LikeLiked by 1 person
The premise sounds interesting, too bad the execution didn’t quite match
LikeLiked by 1 person
Every time I hear about this book, it sounds like a potentially interesting premise that goes nowhere. I could probably look over the science behind their time under the sea but it sounds like it lacks tension after her return and that would be too disappointing.
LikeLike
The themes just don’t come together and the timeline is so obscure as to push disbelief, which is impressive given that the one wife was trapped at the bottom of the ocean for six months and now refuses to leave the bathtub. Like, if you’re going to add in magical realism, really go for it.
LikeLiked by 1 person
Yeah, I could imagine the under the sea part as being like Captain Nemo’s submarine but if the author isn’t going to fully dive in, magic realism doesn’t work.
LikeLiked by 1 person
I had never heard of this book before so I’m glad you reviewed it, and I can ignore it now LOL
Like you, I have a surface level of deep sea submersibles, but I also know for a fact they aren’t big, so already this book is leaving me skeptical. What I would like to read, is the story of what they did while they were down there for those six months – what it was like, the emotions they ran through, etc. Now that would be an interesting story!
LikeLike
Another books I can miss! Hooray! I’ve got more than enough to read, LOL. I get annoyed when characters don’t do anything to make their lives/relationships just a smidge better.

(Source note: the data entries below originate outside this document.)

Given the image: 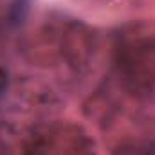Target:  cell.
Wrapping results in <instances>:
<instances>
[{"instance_id":"obj_1","label":"cell","mask_w":155,"mask_h":155,"mask_svg":"<svg viewBox=\"0 0 155 155\" xmlns=\"http://www.w3.org/2000/svg\"><path fill=\"white\" fill-rule=\"evenodd\" d=\"M24 155H97L92 139L76 124L52 123L35 132Z\"/></svg>"}]
</instances>
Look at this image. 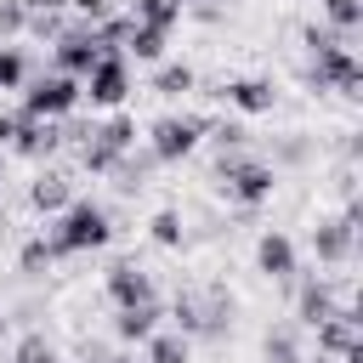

Like the chronicling of malaise is not very interesting long-term.
LikeLike
My big beef with books about twenty-somethings is they often spend the novel wandering around wondering who they are and why they can’t just sit around writing a novel on a typewriter or painting in a loft in a big city. This book had a similar vibe despite the characters being neither artists nor twenty-somethings. I guess I would say, “Your malaise is not my fancy.”